Action item: Quote exactly and only this range of lines in the data below: the line that holds "Q: Label granularity?" to the line that holds "scientific name: Dasyprocta leporina", both included.

Data for review:

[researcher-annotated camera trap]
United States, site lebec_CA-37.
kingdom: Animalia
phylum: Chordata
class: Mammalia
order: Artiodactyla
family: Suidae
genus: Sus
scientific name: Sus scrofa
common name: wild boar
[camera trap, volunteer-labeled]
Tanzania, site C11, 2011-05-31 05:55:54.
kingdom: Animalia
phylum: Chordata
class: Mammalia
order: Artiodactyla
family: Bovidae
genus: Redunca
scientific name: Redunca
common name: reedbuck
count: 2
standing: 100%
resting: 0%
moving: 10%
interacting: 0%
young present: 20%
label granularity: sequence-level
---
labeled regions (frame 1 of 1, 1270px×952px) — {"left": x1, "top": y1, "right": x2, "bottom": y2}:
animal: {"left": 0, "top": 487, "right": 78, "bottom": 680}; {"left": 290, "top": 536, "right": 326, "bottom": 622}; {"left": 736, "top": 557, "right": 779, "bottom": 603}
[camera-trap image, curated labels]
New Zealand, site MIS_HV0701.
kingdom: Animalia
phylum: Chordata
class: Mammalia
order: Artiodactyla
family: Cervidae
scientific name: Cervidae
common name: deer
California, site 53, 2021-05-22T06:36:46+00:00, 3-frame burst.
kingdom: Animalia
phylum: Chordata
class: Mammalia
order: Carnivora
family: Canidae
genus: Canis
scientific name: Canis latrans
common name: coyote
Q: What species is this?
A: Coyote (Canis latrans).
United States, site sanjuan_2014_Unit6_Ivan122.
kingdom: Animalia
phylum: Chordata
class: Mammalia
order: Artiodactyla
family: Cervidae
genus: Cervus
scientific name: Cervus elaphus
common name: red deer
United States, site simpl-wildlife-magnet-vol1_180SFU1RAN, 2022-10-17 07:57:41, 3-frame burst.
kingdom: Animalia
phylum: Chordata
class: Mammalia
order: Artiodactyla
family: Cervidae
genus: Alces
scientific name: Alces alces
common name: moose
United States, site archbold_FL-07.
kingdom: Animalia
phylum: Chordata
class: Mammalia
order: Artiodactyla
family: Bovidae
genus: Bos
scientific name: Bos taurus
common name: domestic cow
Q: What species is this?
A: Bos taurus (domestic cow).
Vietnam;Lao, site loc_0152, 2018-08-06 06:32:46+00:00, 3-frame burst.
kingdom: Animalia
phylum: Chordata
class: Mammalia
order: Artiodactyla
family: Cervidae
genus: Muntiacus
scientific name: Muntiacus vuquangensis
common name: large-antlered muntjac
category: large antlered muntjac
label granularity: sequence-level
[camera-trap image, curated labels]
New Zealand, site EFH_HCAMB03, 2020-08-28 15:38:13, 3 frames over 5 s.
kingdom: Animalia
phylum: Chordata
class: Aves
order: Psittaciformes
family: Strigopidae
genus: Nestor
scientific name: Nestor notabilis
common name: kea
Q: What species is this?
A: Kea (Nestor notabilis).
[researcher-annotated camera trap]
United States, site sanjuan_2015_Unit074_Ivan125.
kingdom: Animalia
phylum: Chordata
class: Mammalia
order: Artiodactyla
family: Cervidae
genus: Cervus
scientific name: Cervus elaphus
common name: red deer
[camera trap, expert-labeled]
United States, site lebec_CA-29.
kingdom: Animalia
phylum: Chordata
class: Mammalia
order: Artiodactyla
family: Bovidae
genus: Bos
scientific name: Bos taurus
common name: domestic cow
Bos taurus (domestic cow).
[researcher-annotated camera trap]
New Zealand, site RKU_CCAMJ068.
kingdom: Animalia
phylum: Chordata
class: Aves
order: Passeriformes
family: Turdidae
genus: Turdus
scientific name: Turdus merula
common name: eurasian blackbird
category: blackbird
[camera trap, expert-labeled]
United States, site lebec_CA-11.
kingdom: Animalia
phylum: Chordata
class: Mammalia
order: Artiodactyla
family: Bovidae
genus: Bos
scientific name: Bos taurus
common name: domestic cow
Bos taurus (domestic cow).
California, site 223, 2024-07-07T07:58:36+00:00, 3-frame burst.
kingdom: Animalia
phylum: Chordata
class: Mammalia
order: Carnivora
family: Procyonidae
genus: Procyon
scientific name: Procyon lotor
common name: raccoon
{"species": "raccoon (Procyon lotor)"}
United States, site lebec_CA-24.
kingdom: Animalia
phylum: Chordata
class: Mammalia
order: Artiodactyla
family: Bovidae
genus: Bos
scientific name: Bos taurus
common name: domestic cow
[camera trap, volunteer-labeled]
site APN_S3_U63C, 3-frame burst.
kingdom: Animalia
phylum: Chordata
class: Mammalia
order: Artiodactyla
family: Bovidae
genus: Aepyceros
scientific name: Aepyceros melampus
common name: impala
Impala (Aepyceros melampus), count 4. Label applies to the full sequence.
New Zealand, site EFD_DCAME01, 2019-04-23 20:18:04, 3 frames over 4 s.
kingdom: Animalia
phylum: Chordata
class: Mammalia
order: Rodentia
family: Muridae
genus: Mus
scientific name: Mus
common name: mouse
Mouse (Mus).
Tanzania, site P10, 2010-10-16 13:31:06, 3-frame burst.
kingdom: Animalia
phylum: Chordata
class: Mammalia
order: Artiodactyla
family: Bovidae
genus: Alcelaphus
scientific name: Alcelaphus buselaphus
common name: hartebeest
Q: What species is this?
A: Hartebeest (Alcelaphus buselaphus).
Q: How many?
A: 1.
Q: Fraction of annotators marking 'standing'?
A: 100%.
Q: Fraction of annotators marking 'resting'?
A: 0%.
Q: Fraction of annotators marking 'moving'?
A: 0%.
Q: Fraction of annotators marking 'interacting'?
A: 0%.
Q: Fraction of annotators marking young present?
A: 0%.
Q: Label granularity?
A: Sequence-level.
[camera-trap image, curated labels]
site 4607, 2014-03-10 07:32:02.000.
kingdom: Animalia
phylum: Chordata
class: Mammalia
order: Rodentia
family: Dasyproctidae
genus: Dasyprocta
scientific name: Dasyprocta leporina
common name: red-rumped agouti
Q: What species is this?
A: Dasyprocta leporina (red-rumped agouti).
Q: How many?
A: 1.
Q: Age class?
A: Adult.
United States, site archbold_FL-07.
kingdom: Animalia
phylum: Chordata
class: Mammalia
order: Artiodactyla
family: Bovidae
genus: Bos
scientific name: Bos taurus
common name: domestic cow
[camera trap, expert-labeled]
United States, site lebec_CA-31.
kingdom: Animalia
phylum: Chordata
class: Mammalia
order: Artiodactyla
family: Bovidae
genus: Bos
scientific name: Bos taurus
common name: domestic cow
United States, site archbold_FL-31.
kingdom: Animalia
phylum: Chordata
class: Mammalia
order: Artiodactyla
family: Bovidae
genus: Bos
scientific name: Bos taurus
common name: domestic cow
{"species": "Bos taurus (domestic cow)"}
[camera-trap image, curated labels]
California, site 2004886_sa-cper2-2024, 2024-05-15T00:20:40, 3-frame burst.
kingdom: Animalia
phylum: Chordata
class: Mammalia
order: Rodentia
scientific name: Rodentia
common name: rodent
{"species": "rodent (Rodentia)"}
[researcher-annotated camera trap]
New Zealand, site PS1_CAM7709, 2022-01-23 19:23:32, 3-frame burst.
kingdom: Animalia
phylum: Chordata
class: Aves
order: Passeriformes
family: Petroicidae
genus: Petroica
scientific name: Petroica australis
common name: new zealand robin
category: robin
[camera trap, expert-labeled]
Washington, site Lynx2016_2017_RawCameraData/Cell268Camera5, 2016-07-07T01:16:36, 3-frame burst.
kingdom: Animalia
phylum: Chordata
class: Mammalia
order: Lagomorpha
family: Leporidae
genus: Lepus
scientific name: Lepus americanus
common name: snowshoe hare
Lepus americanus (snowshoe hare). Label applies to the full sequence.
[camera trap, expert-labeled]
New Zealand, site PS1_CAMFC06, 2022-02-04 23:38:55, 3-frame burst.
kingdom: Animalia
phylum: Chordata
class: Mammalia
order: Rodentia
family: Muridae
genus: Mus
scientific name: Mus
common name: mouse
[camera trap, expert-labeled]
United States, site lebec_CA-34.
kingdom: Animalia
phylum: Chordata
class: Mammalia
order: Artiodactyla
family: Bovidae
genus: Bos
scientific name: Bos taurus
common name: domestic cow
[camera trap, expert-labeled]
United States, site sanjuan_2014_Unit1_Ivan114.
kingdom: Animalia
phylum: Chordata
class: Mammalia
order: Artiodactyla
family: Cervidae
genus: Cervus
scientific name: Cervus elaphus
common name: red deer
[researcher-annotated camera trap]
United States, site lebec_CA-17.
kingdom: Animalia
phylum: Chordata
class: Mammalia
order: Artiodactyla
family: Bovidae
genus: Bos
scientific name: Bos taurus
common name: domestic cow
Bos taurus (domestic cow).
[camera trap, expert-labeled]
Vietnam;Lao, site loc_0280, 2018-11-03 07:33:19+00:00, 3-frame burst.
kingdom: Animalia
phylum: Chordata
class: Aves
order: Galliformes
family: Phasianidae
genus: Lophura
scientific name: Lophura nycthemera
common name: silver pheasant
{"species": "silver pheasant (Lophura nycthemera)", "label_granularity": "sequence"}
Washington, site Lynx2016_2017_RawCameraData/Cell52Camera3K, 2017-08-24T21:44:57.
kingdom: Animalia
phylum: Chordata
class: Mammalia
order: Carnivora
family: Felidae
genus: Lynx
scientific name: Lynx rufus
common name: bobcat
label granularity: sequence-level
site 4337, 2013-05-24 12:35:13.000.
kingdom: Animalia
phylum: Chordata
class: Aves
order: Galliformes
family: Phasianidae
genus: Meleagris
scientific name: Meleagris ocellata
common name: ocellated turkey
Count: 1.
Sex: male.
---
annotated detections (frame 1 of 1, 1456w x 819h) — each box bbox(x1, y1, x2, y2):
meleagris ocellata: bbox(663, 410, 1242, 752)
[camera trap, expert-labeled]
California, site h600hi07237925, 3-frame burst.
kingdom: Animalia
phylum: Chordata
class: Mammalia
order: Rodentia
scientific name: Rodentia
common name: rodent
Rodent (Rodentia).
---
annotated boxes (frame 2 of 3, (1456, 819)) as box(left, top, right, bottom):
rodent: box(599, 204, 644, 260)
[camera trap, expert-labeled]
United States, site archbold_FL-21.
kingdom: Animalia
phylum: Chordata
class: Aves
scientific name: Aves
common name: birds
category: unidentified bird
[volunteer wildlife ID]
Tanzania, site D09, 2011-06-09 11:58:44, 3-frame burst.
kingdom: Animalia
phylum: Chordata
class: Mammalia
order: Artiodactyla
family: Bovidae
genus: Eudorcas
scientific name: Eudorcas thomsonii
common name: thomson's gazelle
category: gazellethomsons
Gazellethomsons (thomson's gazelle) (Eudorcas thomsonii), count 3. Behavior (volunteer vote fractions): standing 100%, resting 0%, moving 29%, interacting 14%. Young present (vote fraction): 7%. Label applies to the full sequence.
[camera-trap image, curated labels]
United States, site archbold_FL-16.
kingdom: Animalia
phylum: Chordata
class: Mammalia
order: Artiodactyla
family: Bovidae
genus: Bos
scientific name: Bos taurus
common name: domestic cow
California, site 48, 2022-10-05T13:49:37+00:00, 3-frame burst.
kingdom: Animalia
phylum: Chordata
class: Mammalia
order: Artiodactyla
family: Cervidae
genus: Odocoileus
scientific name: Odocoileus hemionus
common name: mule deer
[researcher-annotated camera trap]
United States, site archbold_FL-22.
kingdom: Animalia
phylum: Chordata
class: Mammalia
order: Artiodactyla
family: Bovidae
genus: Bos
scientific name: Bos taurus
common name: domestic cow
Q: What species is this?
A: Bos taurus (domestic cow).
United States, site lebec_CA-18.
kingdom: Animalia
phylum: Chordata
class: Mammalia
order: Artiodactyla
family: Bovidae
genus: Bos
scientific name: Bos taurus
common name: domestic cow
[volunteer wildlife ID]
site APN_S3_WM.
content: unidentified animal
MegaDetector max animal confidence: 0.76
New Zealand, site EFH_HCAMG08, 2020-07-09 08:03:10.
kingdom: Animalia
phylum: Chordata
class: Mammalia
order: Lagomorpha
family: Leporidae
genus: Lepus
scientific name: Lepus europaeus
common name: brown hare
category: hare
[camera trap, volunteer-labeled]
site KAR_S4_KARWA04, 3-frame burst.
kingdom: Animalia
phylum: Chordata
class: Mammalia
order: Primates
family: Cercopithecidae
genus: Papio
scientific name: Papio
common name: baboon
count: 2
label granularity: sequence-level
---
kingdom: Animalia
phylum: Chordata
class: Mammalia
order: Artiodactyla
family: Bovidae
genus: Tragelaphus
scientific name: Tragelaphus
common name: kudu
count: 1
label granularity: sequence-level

Result:
Q: Label granularity?
A: Sequence-level.
[camera-trap image, curated labels]
site 4607, 2014-03-10 07:32:02.000.
kingdom: Animalia
phylum: Chordata
class: Mammalia
order: Rodentia
family: Dasyproctidae
genus: Dasyprocta
scientific name: Dasyprocta leporina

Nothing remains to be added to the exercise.